I don’t know how, with all this in mind, I found myself staring at a negative pregnancy test two weeks ago, filled with unexpected disappointment. I’d taken one because my ever-unreliable period was even later than usual and I was due for a brain scan, which I wouldn’t be allowed to have if I was pregnant. I needed the test to be negative. My partner and I are not trying for a baby, nor are we ready for one. So why on earth was I upset by the result I expected?

As it turns out there are a few possible culprits for my unprecedented broodiness which, looking back, has been making its presence felt more and more over the last year or so. While I don’t think I’m especially affected by the number of acquaintances in my social media feeds who are expecting, or have recently had babies, I do hold my friend Jess partially responsible. Last summer she had her first baby, an amazing tiny person, and spending time with them both has got my uterus glowing. Jess is so capable and so engaged as a mum, and I swear she has magic powers (including a song about corn which stops baby tantrums in their tracks like a mute button). Even her birth story, which is more of a cautionary tale than anything else, didn’t silence the voice in the back of my head saying “You want one of these mini people.”

Screenshot 2019-04-02 at 19.12.54.png

To a certain extent I think my colleagues have had an impact too. I’ve never worked with so many parents before, certainly not young, creative, ambitious ones. Seeing them juggle parenthood with a hectic and demanding career, in a company that respects their home life, has opened my eyes to a modern parenthood that I saw as an ideal rather than an achievable possibility.

I definitely blame my wonderful partner, Alex, who is already a parent. We were friends for years before we became a couple, and the photos and stories of him with his daughter (who was 4 when Alex and I first met and is 8 now) always made me melt a little. The way he talks about the number one girl in his life means I’ve never struggled with the fact that I am, at best, number two. I have yet to meet her, but I know enough about her to write a compact encyclopaedia. I don’t think anyone has a longing to be a step-parent, but I can’t wait to take a more active role as “daddy’s girlfriend”.

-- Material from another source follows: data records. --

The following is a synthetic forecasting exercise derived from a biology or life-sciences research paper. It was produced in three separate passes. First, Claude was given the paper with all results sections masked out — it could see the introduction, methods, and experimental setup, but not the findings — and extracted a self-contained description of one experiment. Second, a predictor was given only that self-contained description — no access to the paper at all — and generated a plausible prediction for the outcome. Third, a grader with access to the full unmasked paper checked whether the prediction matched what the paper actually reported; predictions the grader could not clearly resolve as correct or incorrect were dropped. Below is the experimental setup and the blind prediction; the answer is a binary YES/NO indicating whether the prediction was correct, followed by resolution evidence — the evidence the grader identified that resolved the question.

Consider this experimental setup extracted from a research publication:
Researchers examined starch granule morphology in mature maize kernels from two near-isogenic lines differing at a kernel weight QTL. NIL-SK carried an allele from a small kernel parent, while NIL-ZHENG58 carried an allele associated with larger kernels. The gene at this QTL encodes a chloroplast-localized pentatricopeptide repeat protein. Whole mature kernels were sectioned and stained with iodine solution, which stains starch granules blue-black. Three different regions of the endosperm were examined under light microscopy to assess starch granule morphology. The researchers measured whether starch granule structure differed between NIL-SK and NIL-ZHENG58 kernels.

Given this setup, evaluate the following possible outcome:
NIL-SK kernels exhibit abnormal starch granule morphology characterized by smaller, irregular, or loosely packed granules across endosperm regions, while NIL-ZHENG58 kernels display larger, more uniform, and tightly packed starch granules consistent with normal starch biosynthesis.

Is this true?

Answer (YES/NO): NO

Screenshot 2019-04-02 at 19.13.10.png

Don’t get me wrong, I (and we) are categorically not ready for a baby. We don’t live together, and my house is still not finished. Technically, though separated, Alex is still married, and although we’ve been friends for nearly 4 years we’ve been a couple for less than 6 months. I’ve only just made it through the probation period of a new job and have barely done any of the things most people want to cover off before introducing the encumbrance of an infant. But, all that aside, I think it’s safe to admit that I’ve changed my mind on motherhood. It might not ever happen, and if it does it shan’t be soon, but one day I would like to have a baby. Maybe. Just the one. Or maybe two. And a dog.